Access frontier for demand loading pages in object-oriented databases
First Claim
1. A method for loading pages from a persistent object system comprising the steps of:
- a) for each pointer in a page initializing a corresponding page;
b) for each corresponding page pointer not pointing to an initialized page, creating a page table entry for the corresponding page pointer and marking the page pointed to by the corresponding page pointer as inaccessible;
c) marking the corresponding page as inaccessible;
d) on dereferencing a pointer in the page that causes a fault, for each pointer not pointing to an initialized page in the page pointed to by the dereferencing pointer, initializing a corresponding page;
e) for each corresponding page pointer not pointing to an initialized page, creating a page table entry for the corresponding page pointer and marking the page pointed by the corresponding page pointer as inaccessible;
f) marking the page pointed to by the dereferencing pointer as accessible; and
g) managing two or more dereferencing operations arising concurrently on two or more threads through a lock and synchronization mechanism.

_ _ _ _ _ _ _

PROBLEM: From the patent claim, list the letters of every step that marks a page as inaccessible.

PROVIDED MATERIAL:

_ _ _ _ _ _ _

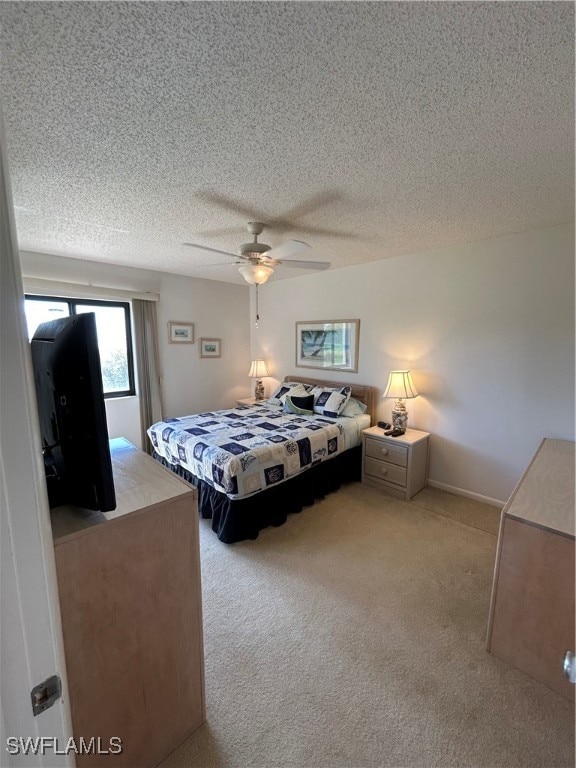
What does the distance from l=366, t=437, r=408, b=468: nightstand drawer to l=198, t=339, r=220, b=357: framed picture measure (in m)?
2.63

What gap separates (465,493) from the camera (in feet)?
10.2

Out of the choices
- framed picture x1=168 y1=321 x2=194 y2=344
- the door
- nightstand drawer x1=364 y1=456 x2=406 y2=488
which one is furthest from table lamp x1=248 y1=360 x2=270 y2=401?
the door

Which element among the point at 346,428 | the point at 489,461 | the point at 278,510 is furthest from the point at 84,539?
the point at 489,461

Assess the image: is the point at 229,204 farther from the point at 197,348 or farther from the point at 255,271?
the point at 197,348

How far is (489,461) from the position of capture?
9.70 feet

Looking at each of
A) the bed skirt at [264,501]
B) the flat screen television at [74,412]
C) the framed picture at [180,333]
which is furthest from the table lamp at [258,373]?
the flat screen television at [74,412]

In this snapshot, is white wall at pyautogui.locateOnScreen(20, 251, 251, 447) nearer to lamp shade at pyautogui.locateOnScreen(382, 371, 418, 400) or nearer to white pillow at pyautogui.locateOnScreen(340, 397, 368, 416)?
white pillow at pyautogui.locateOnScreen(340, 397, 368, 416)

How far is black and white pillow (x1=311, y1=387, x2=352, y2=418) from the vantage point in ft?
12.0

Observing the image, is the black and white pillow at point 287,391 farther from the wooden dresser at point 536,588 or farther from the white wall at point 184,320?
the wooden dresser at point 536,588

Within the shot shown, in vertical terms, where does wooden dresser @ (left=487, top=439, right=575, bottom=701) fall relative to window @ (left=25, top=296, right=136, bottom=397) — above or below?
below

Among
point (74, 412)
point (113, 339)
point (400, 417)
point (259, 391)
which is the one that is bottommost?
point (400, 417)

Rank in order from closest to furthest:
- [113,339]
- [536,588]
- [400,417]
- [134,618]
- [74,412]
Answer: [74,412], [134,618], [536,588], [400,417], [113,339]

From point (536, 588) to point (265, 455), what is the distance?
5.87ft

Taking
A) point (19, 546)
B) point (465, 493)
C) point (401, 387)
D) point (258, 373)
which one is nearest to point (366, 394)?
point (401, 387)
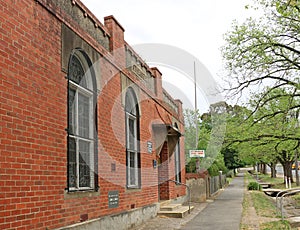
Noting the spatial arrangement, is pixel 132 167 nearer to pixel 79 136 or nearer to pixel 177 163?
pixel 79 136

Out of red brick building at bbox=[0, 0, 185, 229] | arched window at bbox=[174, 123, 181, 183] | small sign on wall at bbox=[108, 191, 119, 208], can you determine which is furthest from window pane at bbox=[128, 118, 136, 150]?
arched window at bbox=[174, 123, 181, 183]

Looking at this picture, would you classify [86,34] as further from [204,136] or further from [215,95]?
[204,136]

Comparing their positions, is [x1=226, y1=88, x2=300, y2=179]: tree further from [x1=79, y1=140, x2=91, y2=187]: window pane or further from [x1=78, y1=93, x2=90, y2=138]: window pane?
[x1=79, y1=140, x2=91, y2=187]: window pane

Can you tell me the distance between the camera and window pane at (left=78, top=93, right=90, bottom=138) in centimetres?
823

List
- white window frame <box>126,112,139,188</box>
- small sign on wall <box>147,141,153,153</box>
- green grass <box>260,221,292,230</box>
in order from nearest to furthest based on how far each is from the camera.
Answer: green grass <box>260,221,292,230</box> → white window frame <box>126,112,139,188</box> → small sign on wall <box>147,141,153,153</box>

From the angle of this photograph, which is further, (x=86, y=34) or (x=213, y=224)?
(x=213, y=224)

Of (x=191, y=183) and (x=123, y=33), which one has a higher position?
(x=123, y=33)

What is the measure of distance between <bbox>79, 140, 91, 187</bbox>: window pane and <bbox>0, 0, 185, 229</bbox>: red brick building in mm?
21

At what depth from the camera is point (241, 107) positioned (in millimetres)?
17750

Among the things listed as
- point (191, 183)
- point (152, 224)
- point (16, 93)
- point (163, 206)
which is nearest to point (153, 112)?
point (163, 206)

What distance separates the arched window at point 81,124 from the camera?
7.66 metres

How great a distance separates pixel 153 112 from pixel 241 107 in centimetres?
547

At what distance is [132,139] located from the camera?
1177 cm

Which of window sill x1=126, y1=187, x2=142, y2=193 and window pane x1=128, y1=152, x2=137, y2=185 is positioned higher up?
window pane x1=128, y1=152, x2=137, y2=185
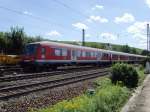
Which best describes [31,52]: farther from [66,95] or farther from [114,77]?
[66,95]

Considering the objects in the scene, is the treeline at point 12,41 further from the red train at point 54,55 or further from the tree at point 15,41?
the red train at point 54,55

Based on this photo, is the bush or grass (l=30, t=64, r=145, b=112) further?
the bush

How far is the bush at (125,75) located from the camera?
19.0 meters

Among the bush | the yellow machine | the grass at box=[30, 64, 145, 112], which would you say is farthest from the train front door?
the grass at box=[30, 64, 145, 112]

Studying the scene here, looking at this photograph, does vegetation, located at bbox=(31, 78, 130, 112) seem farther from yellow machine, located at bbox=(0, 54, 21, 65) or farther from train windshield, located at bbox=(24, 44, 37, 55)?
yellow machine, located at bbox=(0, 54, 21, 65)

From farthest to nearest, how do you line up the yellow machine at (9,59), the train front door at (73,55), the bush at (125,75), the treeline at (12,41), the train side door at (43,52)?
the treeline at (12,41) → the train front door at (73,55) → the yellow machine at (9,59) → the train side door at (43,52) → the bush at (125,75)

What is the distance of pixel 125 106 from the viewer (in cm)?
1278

_ _ _ _ _ _ _

EXPECTED ANSWER: b, c, e